A cat that carries out one of the aforementioned behaviors is in the throes of a craving, excessive agitation and excitement. It is no coincidence that these obsessive compulsive disorders are, generically, enclosed under the same definition of ‘feline hyperesthesia’: it is a fairly rare neuromuscular system disorder, which exposes the cat to an evident hypersensitivity in some parts of the body. But what are the underlying causes of these strange behaviors? Let’s see them all.

  • He wants to attract attention: especially that of his master, who is perhaps too busy to care for him.
  • DNA: sometimes it is a genetic predisposition of some breeds to induce the cat to certain behaviors. Think for example of the Siamese or Burmese: it is easy to see them sucking on fabrics such as wool.
  • Stressful or traumatic events: when the cat is uncomfortable, feels stressed or is forced to live in frustrating situations, it can also suffer from skin irritations. These red, chapped areas can cause him to compulsively lick himself for relief.
  • Dermatological problems: sometimes these are the trigger for obsessive behavior such as compulsive licking. It is the same discomfort caused by this skin problem that causes the cat to find relief in this way. We contact the vet immediately for a visit, as it may already be too late.
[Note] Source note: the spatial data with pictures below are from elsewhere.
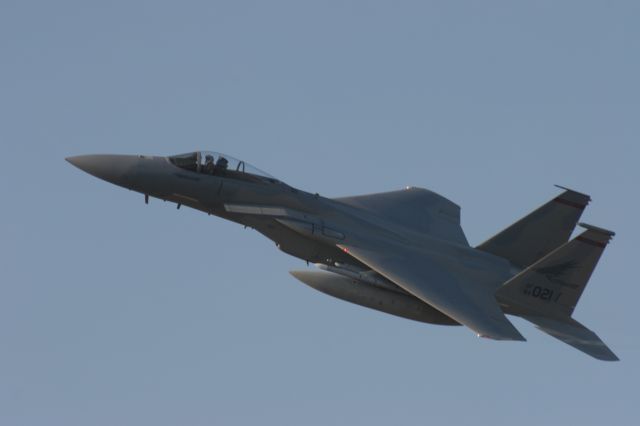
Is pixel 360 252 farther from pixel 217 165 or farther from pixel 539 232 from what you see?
pixel 539 232

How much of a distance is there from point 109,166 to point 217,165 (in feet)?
8.33

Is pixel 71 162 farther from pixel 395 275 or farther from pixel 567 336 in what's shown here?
pixel 567 336

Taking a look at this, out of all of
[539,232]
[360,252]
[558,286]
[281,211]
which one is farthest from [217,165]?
[539,232]

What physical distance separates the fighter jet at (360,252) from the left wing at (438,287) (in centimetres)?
3

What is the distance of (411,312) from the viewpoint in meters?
28.5

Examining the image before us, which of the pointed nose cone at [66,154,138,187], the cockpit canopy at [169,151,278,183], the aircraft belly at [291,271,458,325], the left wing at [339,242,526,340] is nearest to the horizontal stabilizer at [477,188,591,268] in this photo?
the left wing at [339,242,526,340]

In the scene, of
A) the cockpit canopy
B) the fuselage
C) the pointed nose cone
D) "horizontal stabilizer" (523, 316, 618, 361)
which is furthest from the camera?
the cockpit canopy

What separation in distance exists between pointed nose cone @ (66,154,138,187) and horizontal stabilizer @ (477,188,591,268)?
9.22 m

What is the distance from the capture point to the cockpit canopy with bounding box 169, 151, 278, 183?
94.6 feet

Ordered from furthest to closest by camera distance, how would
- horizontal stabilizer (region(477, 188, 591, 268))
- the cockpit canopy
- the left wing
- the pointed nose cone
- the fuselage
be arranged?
horizontal stabilizer (region(477, 188, 591, 268)) < the cockpit canopy < the fuselage < the pointed nose cone < the left wing

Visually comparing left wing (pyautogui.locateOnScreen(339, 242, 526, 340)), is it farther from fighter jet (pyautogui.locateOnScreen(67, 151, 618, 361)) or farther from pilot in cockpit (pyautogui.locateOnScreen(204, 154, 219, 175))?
pilot in cockpit (pyautogui.locateOnScreen(204, 154, 219, 175))

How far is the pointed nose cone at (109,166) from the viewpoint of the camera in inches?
1116

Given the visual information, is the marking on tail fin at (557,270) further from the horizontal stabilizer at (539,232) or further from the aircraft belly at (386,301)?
the horizontal stabilizer at (539,232)

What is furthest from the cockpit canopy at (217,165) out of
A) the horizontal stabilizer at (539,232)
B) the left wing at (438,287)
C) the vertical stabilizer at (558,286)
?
→ the vertical stabilizer at (558,286)
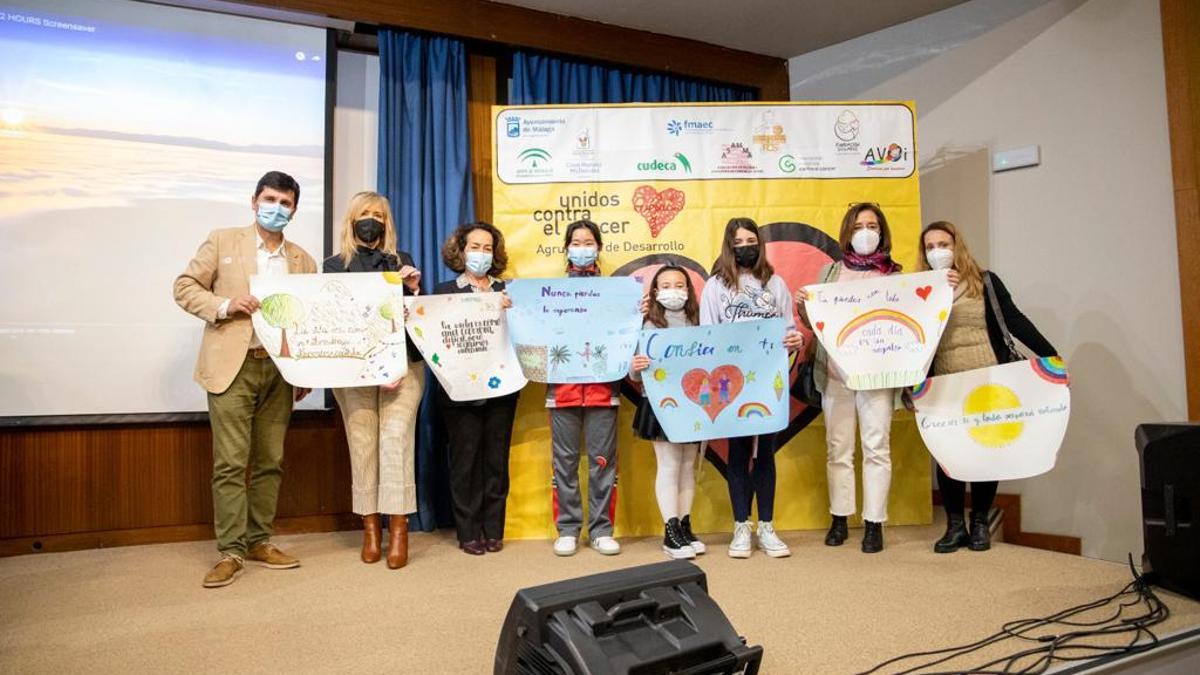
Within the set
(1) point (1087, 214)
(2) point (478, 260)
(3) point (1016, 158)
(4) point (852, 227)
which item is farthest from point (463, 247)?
(1) point (1087, 214)

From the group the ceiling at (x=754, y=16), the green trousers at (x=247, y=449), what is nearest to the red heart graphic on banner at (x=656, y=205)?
the ceiling at (x=754, y=16)

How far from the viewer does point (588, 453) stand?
9.82 ft

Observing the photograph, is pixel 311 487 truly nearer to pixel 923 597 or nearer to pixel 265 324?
pixel 265 324

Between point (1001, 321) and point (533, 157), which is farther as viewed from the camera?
point (533, 157)

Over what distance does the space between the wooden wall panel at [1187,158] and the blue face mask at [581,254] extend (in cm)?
264

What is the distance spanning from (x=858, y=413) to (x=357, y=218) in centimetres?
221

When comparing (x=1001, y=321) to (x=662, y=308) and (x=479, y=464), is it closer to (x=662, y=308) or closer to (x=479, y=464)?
(x=662, y=308)

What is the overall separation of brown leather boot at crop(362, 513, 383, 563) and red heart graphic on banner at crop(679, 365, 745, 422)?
4.42 feet

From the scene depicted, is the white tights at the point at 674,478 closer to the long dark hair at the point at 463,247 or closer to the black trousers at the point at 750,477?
the black trousers at the point at 750,477

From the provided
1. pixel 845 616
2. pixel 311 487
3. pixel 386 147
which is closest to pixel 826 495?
pixel 845 616

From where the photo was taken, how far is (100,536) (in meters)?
3.22

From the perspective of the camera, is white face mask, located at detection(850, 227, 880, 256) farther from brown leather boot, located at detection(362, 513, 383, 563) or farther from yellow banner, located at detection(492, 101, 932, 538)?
brown leather boot, located at detection(362, 513, 383, 563)

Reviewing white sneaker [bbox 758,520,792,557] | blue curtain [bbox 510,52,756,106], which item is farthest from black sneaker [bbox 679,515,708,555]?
blue curtain [bbox 510,52,756,106]

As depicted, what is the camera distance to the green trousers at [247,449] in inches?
103
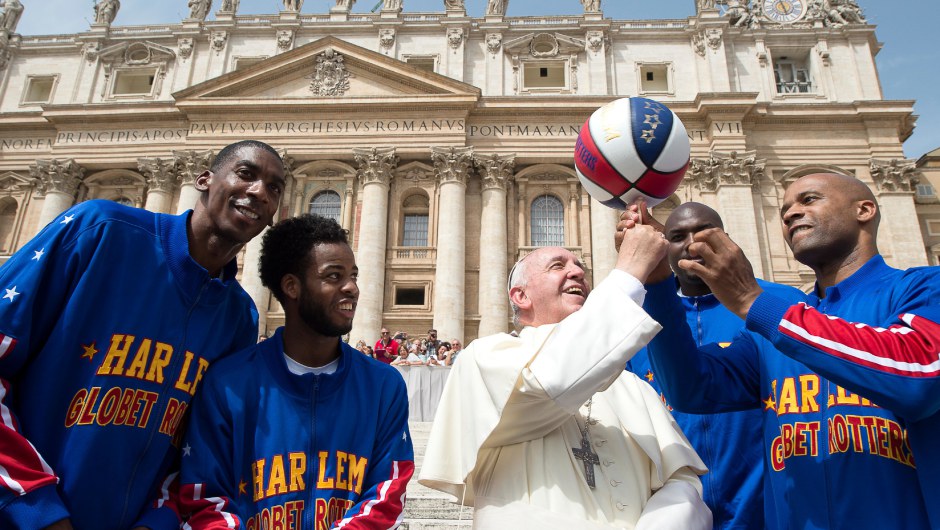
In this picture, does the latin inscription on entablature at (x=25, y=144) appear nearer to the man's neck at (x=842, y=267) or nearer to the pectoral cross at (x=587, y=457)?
the pectoral cross at (x=587, y=457)

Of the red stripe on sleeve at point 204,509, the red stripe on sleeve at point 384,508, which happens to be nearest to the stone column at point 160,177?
the red stripe on sleeve at point 204,509

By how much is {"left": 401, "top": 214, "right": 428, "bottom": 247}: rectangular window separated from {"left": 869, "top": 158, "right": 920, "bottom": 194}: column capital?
18174mm

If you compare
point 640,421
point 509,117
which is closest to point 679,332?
point 640,421

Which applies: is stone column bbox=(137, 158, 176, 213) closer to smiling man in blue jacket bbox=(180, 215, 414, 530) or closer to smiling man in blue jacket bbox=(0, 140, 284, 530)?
smiling man in blue jacket bbox=(0, 140, 284, 530)

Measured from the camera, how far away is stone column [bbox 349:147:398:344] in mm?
22297

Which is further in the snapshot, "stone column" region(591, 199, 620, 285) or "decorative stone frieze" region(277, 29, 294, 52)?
"decorative stone frieze" region(277, 29, 294, 52)

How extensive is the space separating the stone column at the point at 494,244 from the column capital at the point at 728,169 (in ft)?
24.7

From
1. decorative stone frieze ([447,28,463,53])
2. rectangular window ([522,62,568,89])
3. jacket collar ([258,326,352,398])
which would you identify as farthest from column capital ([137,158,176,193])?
jacket collar ([258,326,352,398])

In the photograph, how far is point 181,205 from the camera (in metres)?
24.3

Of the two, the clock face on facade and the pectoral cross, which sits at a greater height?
the clock face on facade

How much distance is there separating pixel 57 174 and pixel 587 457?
1170 inches

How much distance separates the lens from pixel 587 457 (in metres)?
2.62

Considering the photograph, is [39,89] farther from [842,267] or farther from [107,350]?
[842,267]

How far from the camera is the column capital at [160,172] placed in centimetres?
2525
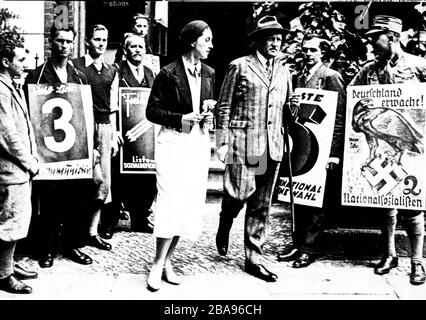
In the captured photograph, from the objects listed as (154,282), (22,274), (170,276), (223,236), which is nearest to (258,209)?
(223,236)

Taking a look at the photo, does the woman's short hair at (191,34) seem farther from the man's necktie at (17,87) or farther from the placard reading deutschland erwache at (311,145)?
the man's necktie at (17,87)

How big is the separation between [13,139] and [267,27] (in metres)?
1.89

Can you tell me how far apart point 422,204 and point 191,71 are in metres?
1.92

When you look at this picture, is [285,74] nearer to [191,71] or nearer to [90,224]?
[191,71]

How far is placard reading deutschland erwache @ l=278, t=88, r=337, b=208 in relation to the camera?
4746 millimetres

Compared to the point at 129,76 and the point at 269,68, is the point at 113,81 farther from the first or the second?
the point at 269,68

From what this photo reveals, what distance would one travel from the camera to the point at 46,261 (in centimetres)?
465

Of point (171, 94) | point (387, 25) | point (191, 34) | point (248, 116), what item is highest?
point (387, 25)

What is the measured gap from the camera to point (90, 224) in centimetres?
519

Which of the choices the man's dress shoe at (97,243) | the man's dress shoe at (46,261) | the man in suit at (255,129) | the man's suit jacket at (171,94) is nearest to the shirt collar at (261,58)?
the man in suit at (255,129)

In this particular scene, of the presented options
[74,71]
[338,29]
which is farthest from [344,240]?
[74,71]

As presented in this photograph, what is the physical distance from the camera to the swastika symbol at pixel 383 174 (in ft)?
15.3
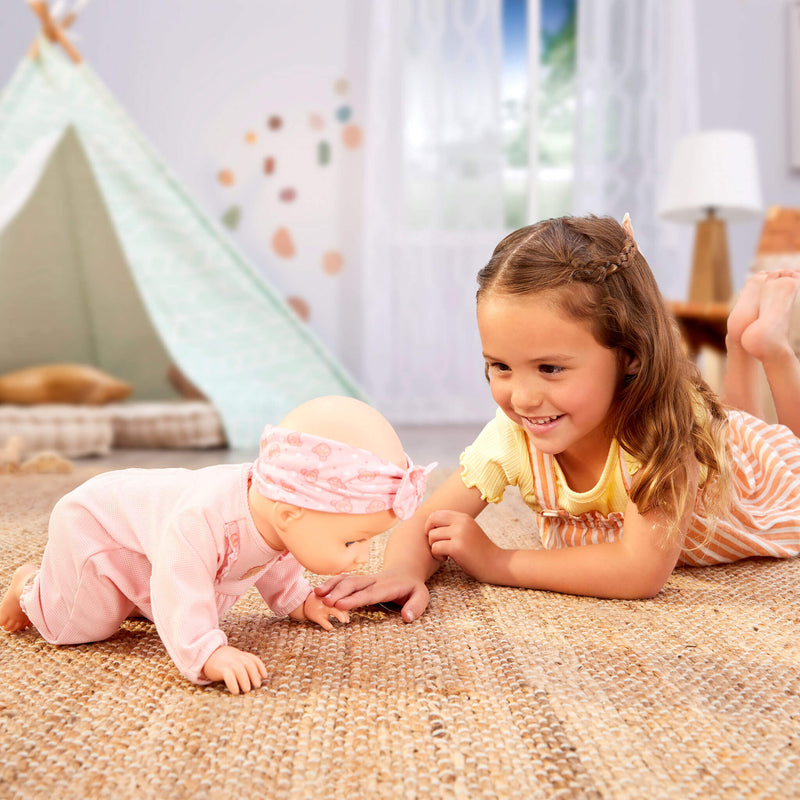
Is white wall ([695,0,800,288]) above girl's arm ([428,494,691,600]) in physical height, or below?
above

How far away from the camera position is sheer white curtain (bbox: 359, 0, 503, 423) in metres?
3.04

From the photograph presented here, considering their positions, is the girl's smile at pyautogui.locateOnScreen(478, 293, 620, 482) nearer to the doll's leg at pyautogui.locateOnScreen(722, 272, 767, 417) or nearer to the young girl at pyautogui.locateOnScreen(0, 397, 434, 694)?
the young girl at pyautogui.locateOnScreen(0, 397, 434, 694)

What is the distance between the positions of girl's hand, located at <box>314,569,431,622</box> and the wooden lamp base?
2.07 meters

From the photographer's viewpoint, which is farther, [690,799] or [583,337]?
[583,337]

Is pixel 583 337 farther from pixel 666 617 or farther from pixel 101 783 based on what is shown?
pixel 101 783

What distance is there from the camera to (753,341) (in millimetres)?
1093

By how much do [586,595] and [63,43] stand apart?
2.32 metres

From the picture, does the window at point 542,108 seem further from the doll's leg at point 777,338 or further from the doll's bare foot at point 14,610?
the doll's bare foot at point 14,610

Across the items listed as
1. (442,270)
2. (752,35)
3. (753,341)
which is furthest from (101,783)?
(752,35)

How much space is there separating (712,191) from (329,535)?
2.30 meters

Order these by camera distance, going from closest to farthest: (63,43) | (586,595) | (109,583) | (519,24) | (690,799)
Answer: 1. (690,799)
2. (109,583)
3. (586,595)
4. (63,43)
5. (519,24)

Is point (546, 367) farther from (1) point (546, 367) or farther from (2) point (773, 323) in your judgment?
(2) point (773, 323)

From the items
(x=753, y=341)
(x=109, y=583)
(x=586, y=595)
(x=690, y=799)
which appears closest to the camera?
(x=690, y=799)

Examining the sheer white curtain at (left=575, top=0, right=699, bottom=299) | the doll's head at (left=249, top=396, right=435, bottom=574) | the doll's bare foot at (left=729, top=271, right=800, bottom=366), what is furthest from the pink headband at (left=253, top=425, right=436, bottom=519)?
the sheer white curtain at (left=575, top=0, right=699, bottom=299)
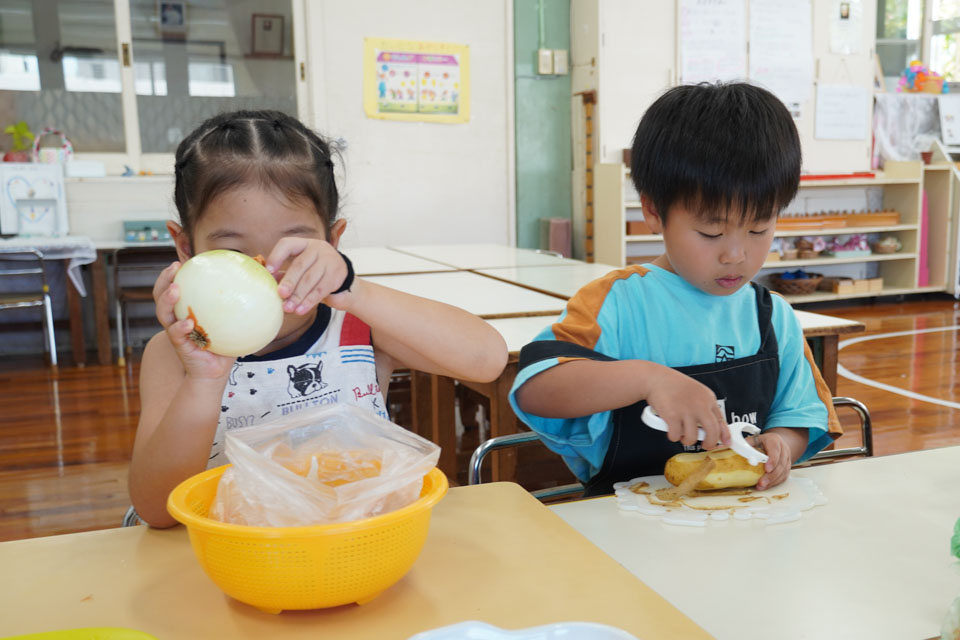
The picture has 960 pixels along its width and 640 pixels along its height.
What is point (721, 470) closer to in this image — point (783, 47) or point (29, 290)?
point (29, 290)

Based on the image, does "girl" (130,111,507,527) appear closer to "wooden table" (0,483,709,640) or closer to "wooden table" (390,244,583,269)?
"wooden table" (0,483,709,640)

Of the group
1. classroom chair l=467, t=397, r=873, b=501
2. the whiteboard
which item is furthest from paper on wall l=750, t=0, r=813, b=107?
classroom chair l=467, t=397, r=873, b=501

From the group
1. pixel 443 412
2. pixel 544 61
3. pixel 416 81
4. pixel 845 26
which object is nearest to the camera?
pixel 443 412

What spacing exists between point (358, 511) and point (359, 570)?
5 cm

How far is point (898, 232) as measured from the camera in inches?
252

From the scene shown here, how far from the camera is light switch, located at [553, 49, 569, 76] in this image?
5742 millimetres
How to remedy a cat’s self-harm

If we notice self-destructive behavior in our beloved feline, it is absolutely necessary to intervene, but how? Certainly losing patience, or worse, would be useless, if not to undermine the relationship of trust that has been established between human and animal. If we think that the cat is doing it just to get our attention, let’s surprise him with an absolutely unexpected attitude: ignoring him!

We avoid encouraging these behaviors, perhaps with pampering and attention, as this could lead them to repeat them. Your best bet is to try to distract him and get his attention with something else, be it a toy or his favorite snack. Having a home full of ‘entertainment and distractions’ can also be very useful in cases like this: often it is also boredom that leads the cat to assume certain self-injurious behaviors.

If we understand the cause of your ailment, we try to avoid it when and if possible. If this were not the case, let us contact an expert, who could also prescribe drug therapy. An ethologist, expert in animal behavior, is usually the right key for particularly severe cases and ‘resistant’ to treatment.